Assim, considerando a supra disposição legal que estabelece que o pagamento da indenização devida ao concessionário anterior é condição para o início do novo contrato de parceria (art. 15, §3º, da Lei n.º 13.448/2017), o que se tem, nessa hipótese, é a incerteza quanto ao momento em que se dará o pagamento da indenização ao anterior concessionário e quanto ao início do novo contrato de concessão, além, é claro, do risco fiscal criado para a União.
Dessa forma, indubitavelmente, é necessário o levantamento total do valor da indenização para servir de input, conforme mencionado, para o estudo técnico requerido pelo art. 17 da Lei nº 13.448/2017. Ainda, de acordo com o §3º do art. 11 do Decreto n.º 9.957/20192, é necessária a certificação do cálculo da indenização por empresa de auditoria independente de que trata o parágrafo único do art. 7º do aludido dispositivo. Assim, para concluir os estudos necessários a promover nova licitação do ativo devolvido, deve-se ter o levantamento conclusivo do valor das indenizações eventualmente devidas, pelo Poder Concedente, ao anterior concessionário, incluindo o resultado de eventuais controvérsias a serem dirimidas em sede de arbitragem.
Ressalte-se que este último ponto – resultado dos pleitos controvertidos levados à arbitragem – é fundamental para os casos em que os valores em disputas são muito significativos, podendo comprometer o erário e as demais políticas públicas em caso de o Poder Público ter que arcar com os referidos pagamentos. Explico!
Ora, se os pleitos em arbitragem fossem de controvérsias de valores marginais, seria pertinente e justificável a quitação dos valores reconhecidos pelo ente regulador setorial como condição única para prosseguimento do certame licitatório do novo entrante, haja vista não ter impacto significativo eventual pagamento de valores residuais por parte do Tesouro. No entanto, conforme se verifica nos casos concretos de ativos em relicitações, são diversos pleitos de reequilíbrios questionados pelos concessionários e com valores vultosos em disputas, em que decisão arbitral desfavorável ao Poder Concedente poderá ocasionar sacrifício injustificado para os contribuintes por meio de quitação da dívida – friso, desnecessariamente acometida à União – pelos escassos recursos públicos.

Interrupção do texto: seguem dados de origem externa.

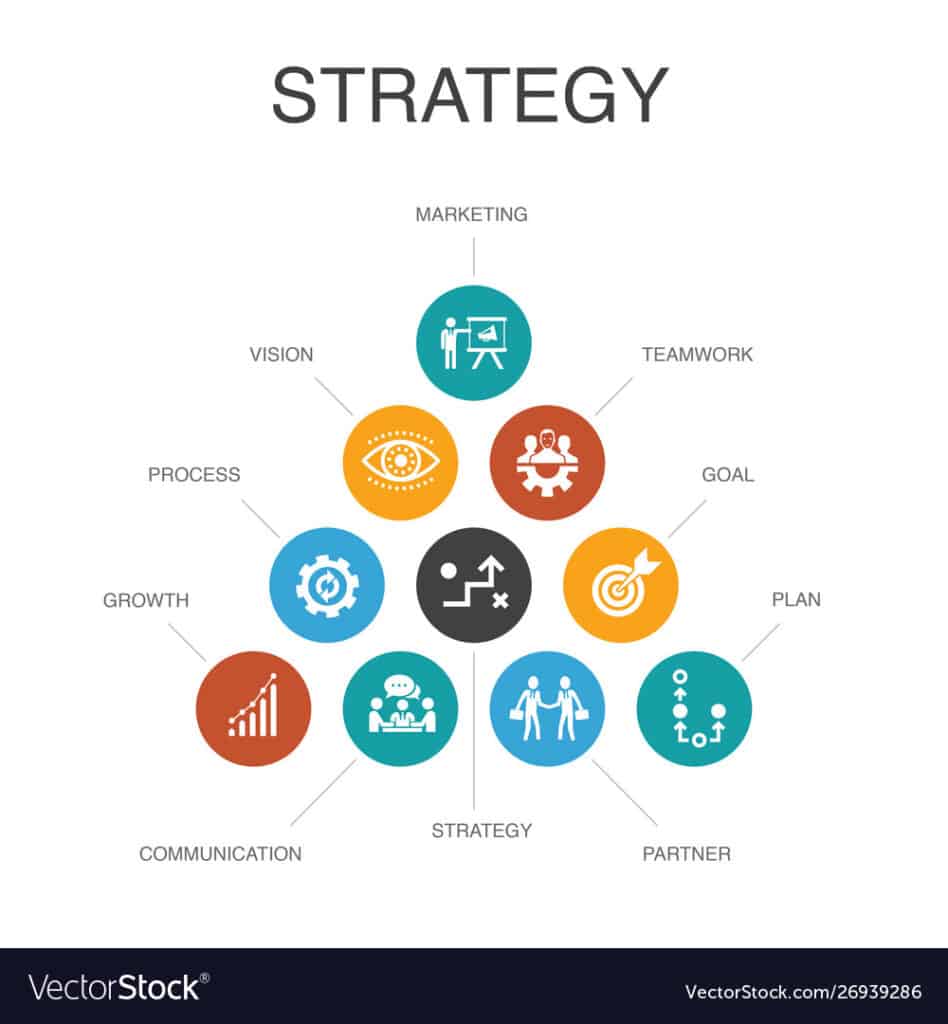 STRATEGY

MARKETING

VISION

TEAMWORK

PROCESS

GOAL

GROWTH

PLAN

COMMUNICATION

STRATEGY

PARTNER

VectorStock®

VectorStock.com/26939286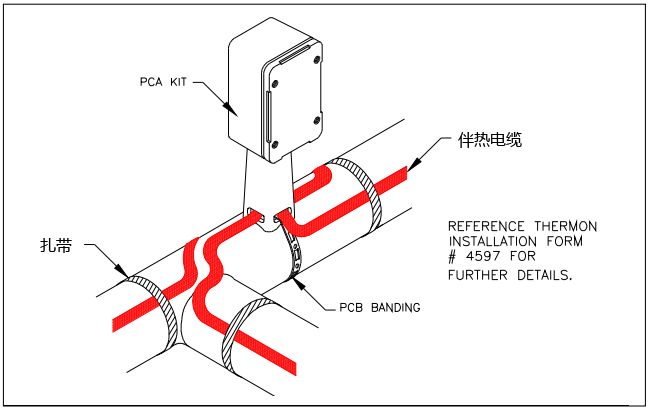 PCA KIT

伴热电缆

扎带

REFERENCE THERMON INSTALLATION FORM # 4597 FOR FURTHER DETAILS.

PCB BANDING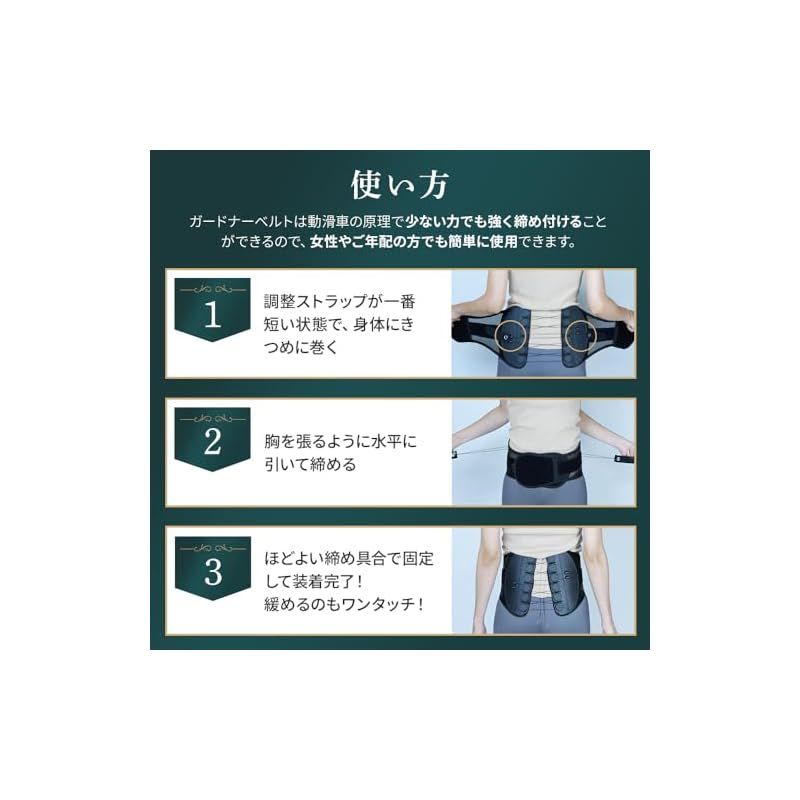 使い方

ガードナーベルトは動滑車の原理で少ない力でも強く締め付けることができるので、女性やご年配の方でも簡単に使用できます。

1

調整ストラップが一番短い状態で、身体にきつめに巻く

2

胸を張るように水平に引いて締める

3

ほどよい締め具合で固定して装着完了！
緩めるのもワンタッチ！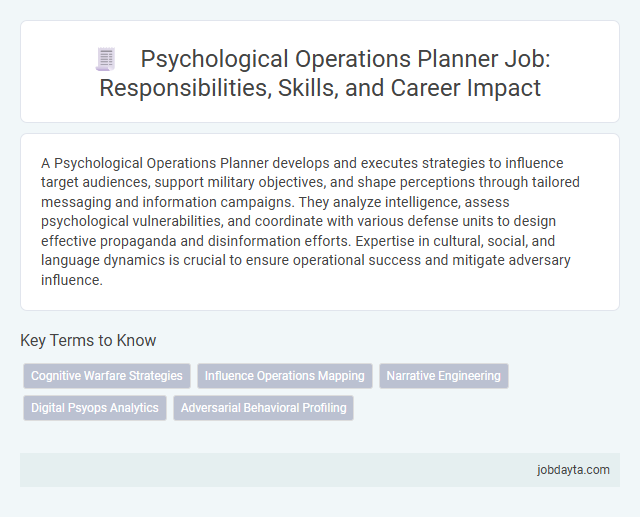 Psychological Operations Planner Job: Responsibilities, Skills, and Career Impact

A Psychological Operations Planner develops and executes strategies to influence target audiences, support military objectives, and shape perceptions through tailored messaging and information campaigns. They analyze intelligence, assess psychological vulnerabilities, and coordinate with various defense units to design effective propaganda and disinformation efforts. Expertise in cultural, social, and language dynamics is crucial to ensure operational success and mitigate adversary influence.

Key Terms to Know

Cognitive Warfare Strategies
Influence Operations Mapping
Narrative Engineering
Digital Psyops Analytics
Adversarial Behavioral Profiling

jobdayta.com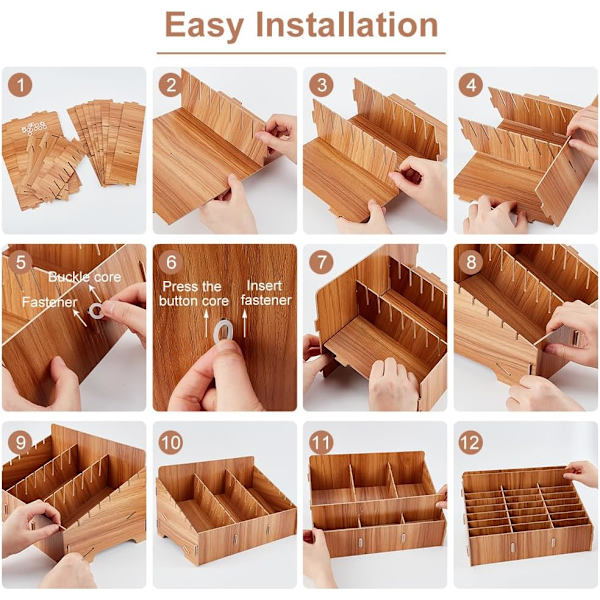 Easy Installation

1

2

3

4

5
Buckle core
Fastener

6
Press the button core
Insert fastener

7

8

9

10

11

12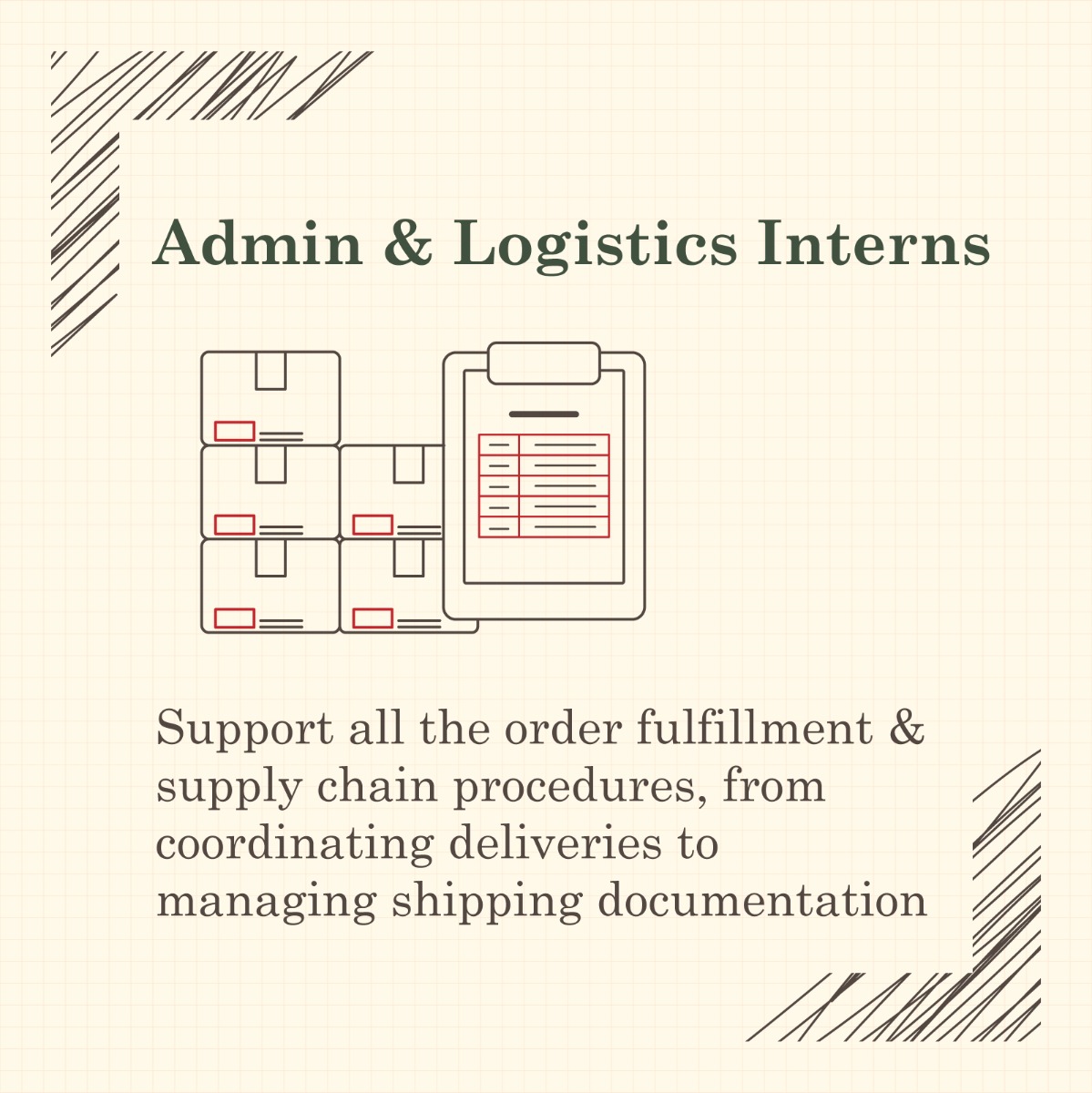 Admin & Logistics Interns

Support all the order fulfillment & supply chain procedures, from coordinating deliveries to managing shipping documentation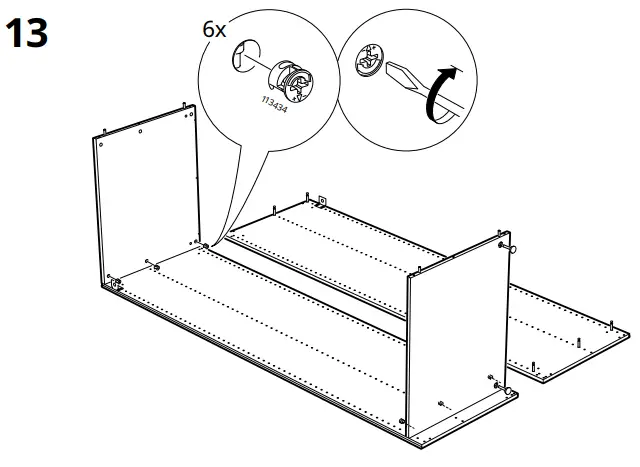 13

6x

113434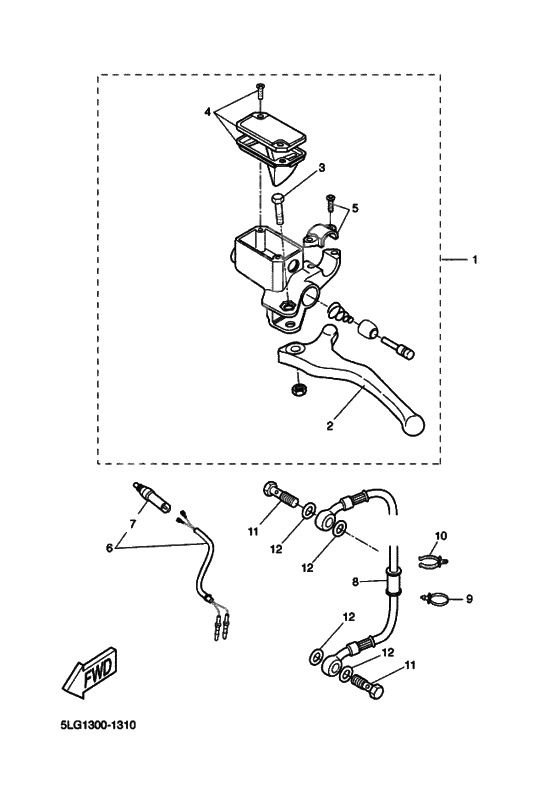 4
3
5
1
2
7
6
11
12
12
10
8
9
12
12
11
FWD
5LG1300-1310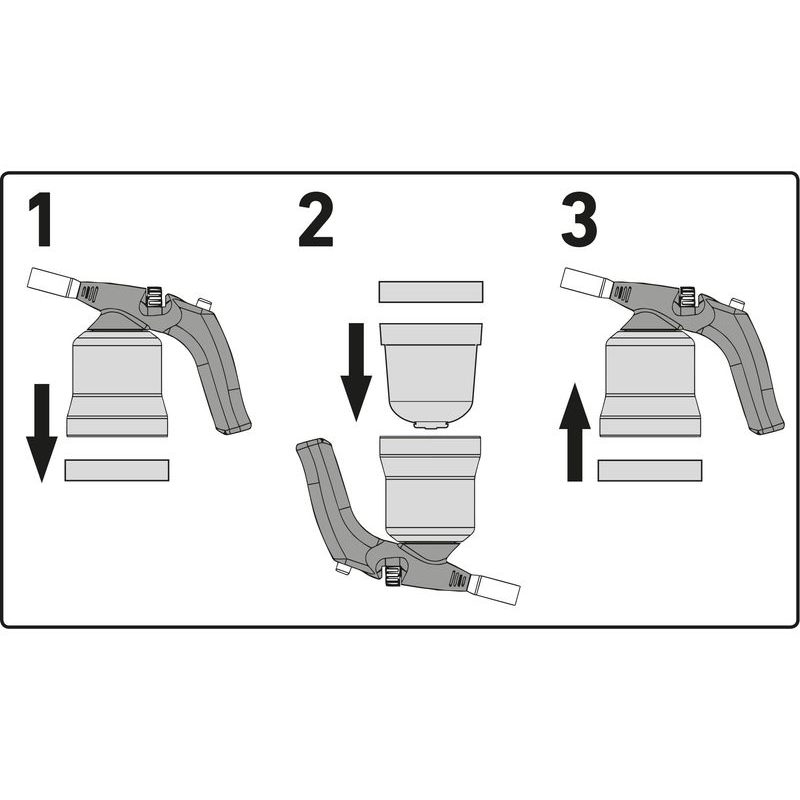 1

2

3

Dessa forma, não parece ser razoável e alinhado ao interesse público prosseguir o certame licitatório sem o resultado das controvérsias levadas à arbitragem e, posteriormente, a inclusão do resultado decorrente da disputa, conjuntamente com o valor de indenização apurado e reconhecido pelo ente regulador, como inputs nos estudos técnicos previsto no inciso VII do §1º do art. 17 da Lei n.º 13.448/2017.
Essas duas reflexões são cruciais para o melhor encaminhamento dos diversos ativos dos setores rodoviários e aeroportuários em processo de devolução amigável por meio de relicitações. A solução a ser trilhada deve perseguir o interesse público primário, a geração de empregos, a execução de investimentos para ofertar prestação de serviços adequado aos usuários, levando-se em conta que concessões de serviços públicos são ajustes de longo prazo e, portanto, sujeitas a diversas variações imprevisíveis e extraordinárias durante a execução contratual.